Cette même surprise m’a de nouveau étreint il y a quelques jours grâce à The Murderer. Pourtant il y a deux ans, The Chaser, le premier film de Na Hong-Jin, figurait parmi mes longs-métrages favoris de l’année, et révélait le talent d’un nouveau cinéaste coréen. C’était un polar, sinon social, du moins conscient de certains maux inhérents à son pays. Mais c’était surtout une course haletante et exaltante, une maestria de mise en scène qui se sublimait dans un Seoul baigné de nuit.
Avec The Murderer, et après le succès considérable et inattendu de The Chaser (en Corée), je ne m’attendais pas à ce que Na Hong-Jin plonge encore plus loin dans la noirceur humaine. Il aurait pu profiter de sa nouvelle notoriété pour viser un public plus large, pour mettre un peu d’eau dans son vin. Il n’en est rien. Et au lieu de polar, nous sommes naviguons ici clairement dans le drame social. Gu-nam est un Joseon-jok, un coréen de Chine habitant (misérablement) au-dessus de la Corée du Nord. Endetté, au pied du mur, il accepte la proposition d’un type louche mais charismatique : aller tuer un type pour lui à Seoul, en échange d’une somme d’argent suffisante pour éponger ses dettes et reprendre sa vie en main. Ce premier acte dépeint un univers brut et désenchanté. Une vie sans lumière à la photo grise, aux mines sales, aux cœurs amers.

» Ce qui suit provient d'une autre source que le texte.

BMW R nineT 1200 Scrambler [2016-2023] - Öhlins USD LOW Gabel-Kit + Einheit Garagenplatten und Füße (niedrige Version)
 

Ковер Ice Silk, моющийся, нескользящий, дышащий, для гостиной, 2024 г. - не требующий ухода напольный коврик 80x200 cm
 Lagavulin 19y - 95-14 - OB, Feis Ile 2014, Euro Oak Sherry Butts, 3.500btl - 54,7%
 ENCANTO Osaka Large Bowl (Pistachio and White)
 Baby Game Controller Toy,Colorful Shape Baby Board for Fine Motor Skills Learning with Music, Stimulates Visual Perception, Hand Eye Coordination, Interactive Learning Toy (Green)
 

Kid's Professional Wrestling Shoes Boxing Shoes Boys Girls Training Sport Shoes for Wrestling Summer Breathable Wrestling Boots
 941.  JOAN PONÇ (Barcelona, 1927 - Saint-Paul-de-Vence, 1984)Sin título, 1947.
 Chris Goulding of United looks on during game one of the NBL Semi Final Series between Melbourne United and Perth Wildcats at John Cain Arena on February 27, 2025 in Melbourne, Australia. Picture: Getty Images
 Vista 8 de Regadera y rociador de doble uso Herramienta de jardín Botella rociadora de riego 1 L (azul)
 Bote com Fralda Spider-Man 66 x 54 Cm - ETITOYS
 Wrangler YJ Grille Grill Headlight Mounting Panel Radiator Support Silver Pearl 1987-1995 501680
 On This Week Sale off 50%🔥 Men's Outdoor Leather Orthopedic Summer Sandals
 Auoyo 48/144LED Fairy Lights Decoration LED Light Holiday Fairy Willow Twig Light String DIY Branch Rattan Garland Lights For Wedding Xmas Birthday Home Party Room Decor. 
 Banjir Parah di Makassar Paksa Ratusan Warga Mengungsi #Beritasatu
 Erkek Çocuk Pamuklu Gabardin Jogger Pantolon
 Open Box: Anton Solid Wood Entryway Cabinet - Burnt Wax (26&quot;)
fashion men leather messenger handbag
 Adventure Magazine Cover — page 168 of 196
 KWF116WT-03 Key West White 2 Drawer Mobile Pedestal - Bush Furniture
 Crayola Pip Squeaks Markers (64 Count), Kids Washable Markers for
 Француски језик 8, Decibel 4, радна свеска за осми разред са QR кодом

D’autant qu’au plus fort de l’action, le réalisateur ne délaisse jamais ses personnages à l’âme grise et à l’horizon funeste. Kim Yoon-Seok, en manipulateur increvable, impose un charisme machiavélique et hérite du rôle du bad guy après avoir personnifier l’anti-héros de The Chaser, à l’inverse de Han Jung-Woo auquel la rage effacée sied bien comme le calme du psychopathe lui collait à la peau dans The Chaser. Le dénouement vers lequel convergent les personnages, noueux et cherchant plus à nous bousculer qu’à nous éclairer simplement, n’est pas de ceux qui prévalent sur le chemin parcouru. Un chemin sinueux, sûrement trop long, élagué à coups de haches et de couteaux, des armes tranchantes qui deviendraient presque indissociables du film noir coréen.Après J’ai rencontré le Diable, le cinéma coréen est décidément sanglant et désespéré ces jours-ci.